The rumors started flying at Biola University in La Mirada last month when more than 30 student leaders were summoned to an unusual meeting with the dean of student affairs.
The students waited anxiously as the dean reported there would be some money set aside for long-sought improvements to the student union building and that tuition was increasing next year.
And, oh yes, there was one other thing: the Board of Trustees said that after 80 years of forbidding students of this Christian college to dance, it was now OK to dance off-campus.
There was silence. Then some applause.
In addition, the dean continued, the board had decided that the university's strict code of conduct--including bans on drinking, tobacco use and gambling--will not be enforced when students are not enrolled in classes, on school holidays and during summer vacation.
Year's Biggest Story
Steve Sebelius, editor of the student newspaper, knew "it was the biggest story of the year" at the evangelical liberal arts university.
"I think it's very significant in the scope of Biola," Sebelius said, adding that an absolute ban on what is known as the Biola Big Four had been in effect since 1908.
"Biola is associated with the code of conduct," said Sebelius, a 20-year-old communications major who has been editor of The Chimes since September. "People say, 'Oh, you go to Biola. Isn't that the place where you can't dance?' "
University officials are quick to point out that dancing is still prohibited on-campus or at any college-sponsored event. They say the policy change is positive because it transfers responsibility for moral decisions from the college to the students, but they emphasize that the university's standards are firmly in place.
"I don't see Biola moving away from what is really important," said Trustee David W. Miller, senior pastor of Faith Evangelical Church in Chatsworth. "We have not wavered at all from our basic doctrinal position. . . . But if Biola is known for a set of rules, then we have certainly missed our mission."
Part of Biola's application form requires students to agree to a code of conduct "for earnest Christians who are sensitive to the many principles of Christian living that are found in the Bible."
Biola students also take 30 credit hours of Bible classes in addition to their regular curriculum. The university, which is nondenominational, offers four-year undergraduate and graduate programs and has an enrollment of about 2,700 students. Tuition for the 1988-89 school year will be $7,296 a semester.
In addition to the Big Four in the code of conduct, Biola requires abstention from "morally degrading elements . . . (in) the theater, the entertainment media and literature." Violating the code of conduct can result in expulsion.
The rule change was welcomed by many student leaders, including Student Relations Board Chairwoman Pam Reed, who is part of a group that says the university should drop the entire code.

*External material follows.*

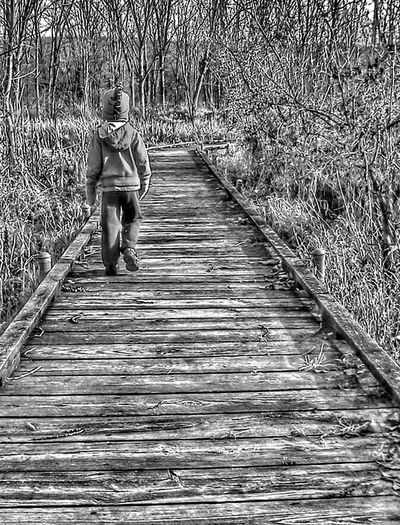 Boy walking on wooden path in nature reserve in fall Walk Walking Walking Around Walking Away Kids Being Kids Childhood Memories Editorial  Black&white Blackandwhite Black & White Black And White Blackandwhite Photography Black And White Photography Nature Path Hiking Trail Nature Trail Nature Trails Fall Autumn Kids Having Fun Kids Playing Kid Hiking Boy Children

"We felt that the rules weren't biblical and saw that the university was tying the rules to student spirituality," said Reed, 22, who is studying to be a family counselor.
"There are many parts of Scripture that condemn legalistic rules," she said. "It's not a true measure of your relationship with God."
Associated Students Vice President Martha Beckwith said a survey of about 200 students showed more than 75% favored relaxing the rules on dancing. About 30% of those surveyed admitted to having already broken the rule.
But the trustees' decision has had its critics. Some of the harshest criticism came from Biola alumnus R. L. Hymers Jr., pastor of the Fundamentalist Baptist Tabernacle in Los Angeles.
Allowing Biola students to dance "is part of a moral slide that marks both the decline of our civilization and the end of this age," Hymers said. "Let it be known far and wide that Biola University has now embraced the end-time paganism of American society."
Hymers attended a Christian rock concert on the Biola campus in November, 1987, took pictures of young people dancing during the show and sent them to university President Clyde Cook.
Cook said it appears that some students were dancing at the concert by Jon Gibson, but he said about one-third of those who attended were junior high and high school students not from Biola, Cook said. The university did not ask the dancing students to sit down, and such a request would be unfair "unless we made it very clear from the outset that dancing was prohibited," Cook said. "They were our guests on campus."
Cook did say that a flyer from Biola Concert Productions should not have included the phrase, "Stay mild or get wild--the choice is yours!"
"In this particular case, we seem to need to be more careful in the advertising," Cook said.
As for Hymers, Cook said the pastor is a "self-appointed judge" with "a vendetta" against Biola.